Paris (AFP)

Roxana Maracineanu managed to stay in government, but at the head of a delegated ministry of Sports and attached to National Education, an evolution desired by some, a "relegation" for others, which will in any case pose the question of his means.

Several names had circulated to replace the former world champion in swimming and her team swore to have no guarantees until the last hours before the announcement of the team of Jean Castex.

Finally, Roxana Maracineanu remains in government, but must accept a delegated ministry, placed under the perimeter of a large portfolio of National Education, Youth and Sports, entrusted to Jean-Michel Blanquer.

"We have the Olympic and Paralympic Games in Paris-2024, but we are losing a full-service ministry. This is the beginning of the dismantling of the Ministry of Sports," lamented, reacting to AFP, the former minister Sports Marie-George Buffet (1997-2002).

A "relegation", tweeted in turn the deputy Génération.s Régis Juanico. For him, the idea "may seem attractive on paper" but "under the tutelage of a juggernaut, the risk is that of dilution".

On the contrary, the boss of the French Olympic Committee (CNOSF) Denis Masseglia, sees his wish granted, he who pleaded a week ago yet this rapprochement to build "essential synergies" and "bet on youth". "A full-service ministry is useless (if the budget is low). It flatters the minister's ego, that's all," he said.

- logical sequence -

This scenario, already experienced under the Fifth Republic when Roger Bambuck was Secretary of State for Sports to the Minister of National Education Lionel Jospin (1988-1991), was in any case announced, the "youth and sports" missions in the territories to be transferred to the fold of the rectorates.

This development is also part of the logical continuation of the creation of the National Sport Agency, in 2019, the new body created to better involve the players in sport (local authorities, sports movement, businesses, State), especially for the high level management, entrusted to Claude Onesta, while grants to amateur clubs are gradually entrusted to the federations.

For two years, Roxana Maracineanu has accompanied the reforms, which have seen her ministry shrink in her powers. She also had to manage the crisis of the technical sports advisers (CTS), these 1,600 agents of the State who intervene in the federations, considered as the linchpins of the French sport but threatened with suppression in a note from Matignon who had leaked three days after taking office. Twenty-two months later, their fate is not officially settled, even if a radical reform project seems abandoned.

- a law -

Roxana Maracineanu was able to assert her authority when an unprecedented scandal of sexual violence in French sport arose at the start of the year. She demanded and obtained the resignation of the irremovable president of the French Ice Sports Federation (FFSG), Didier Gailhaguet, thus putting pressure on the federations to take the subject seriously.

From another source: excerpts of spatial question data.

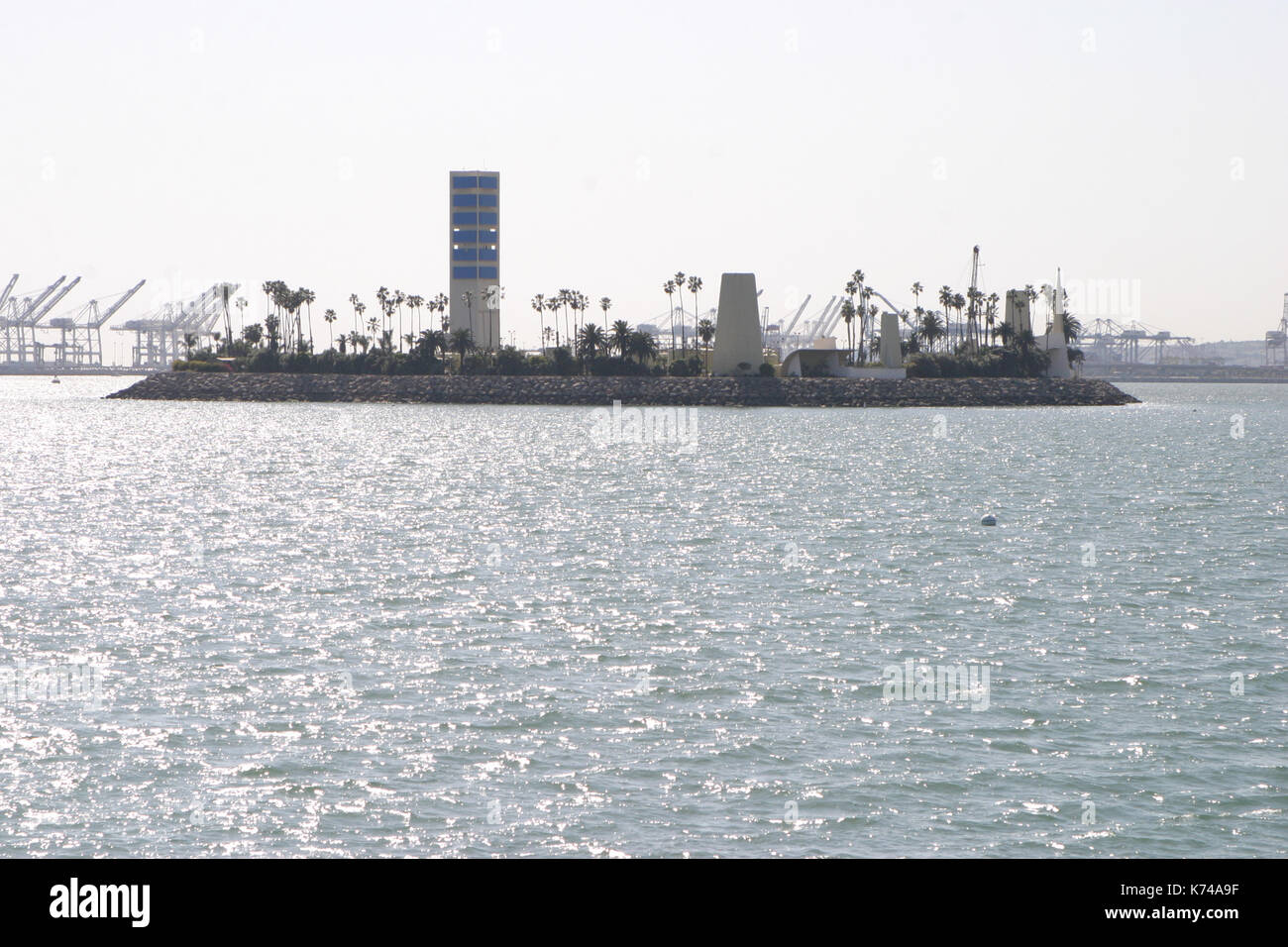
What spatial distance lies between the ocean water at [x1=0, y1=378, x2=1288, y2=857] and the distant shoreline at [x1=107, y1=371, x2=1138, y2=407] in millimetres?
90710

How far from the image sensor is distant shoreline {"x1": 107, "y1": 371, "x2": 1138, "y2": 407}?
14225cm

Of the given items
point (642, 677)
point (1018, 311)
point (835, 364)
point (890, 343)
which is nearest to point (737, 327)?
point (835, 364)

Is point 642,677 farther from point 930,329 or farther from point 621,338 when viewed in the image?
point 930,329

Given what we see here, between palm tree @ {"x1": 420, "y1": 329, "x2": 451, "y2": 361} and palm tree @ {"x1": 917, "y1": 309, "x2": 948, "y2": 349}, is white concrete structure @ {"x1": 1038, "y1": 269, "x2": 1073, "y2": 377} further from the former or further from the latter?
palm tree @ {"x1": 420, "y1": 329, "x2": 451, "y2": 361}

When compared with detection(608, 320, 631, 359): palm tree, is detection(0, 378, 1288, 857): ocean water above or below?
below

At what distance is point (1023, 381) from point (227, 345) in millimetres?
103229

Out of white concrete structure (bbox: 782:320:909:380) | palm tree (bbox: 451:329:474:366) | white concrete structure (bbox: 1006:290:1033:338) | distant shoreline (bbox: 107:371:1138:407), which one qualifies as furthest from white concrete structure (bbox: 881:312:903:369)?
palm tree (bbox: 451:329:474:366)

During the health crisis, several players in sport recognized its action so that the economic sector of sport benefited from the same aid as other sectors. But the stopping of the 2019-2020 seasons, decreed by Edouard Philippe at the end of April, was considered premature by part of pro football, France becoming the only country of the "big 5" not to finish its championship. A few days earlier, Roxana Maracineanu had dropped this premonitory sentence: "sport will not be a priority in our society. It is not a priority today in the decisions that are taken by the government".

Henceforth, its main challenge will be to put on the parliamentary agenda, before the end of the quinquennium, a law "sport and society" long promised but always postponed, to allow to encourage leisure practices, to put more democracy in federations and to strengthen ethics in sport.

On this path, there is also the Tokyo-2020 Summer Olympics, the last step before Paris-2024. New high-performance manager Claude Onesta has warned that France, 7th in the medal table at Rio-2016, is on a "downward curve". Failure would no doubt also have a political cost for the woman who won the silver medal in Sydney in 2000.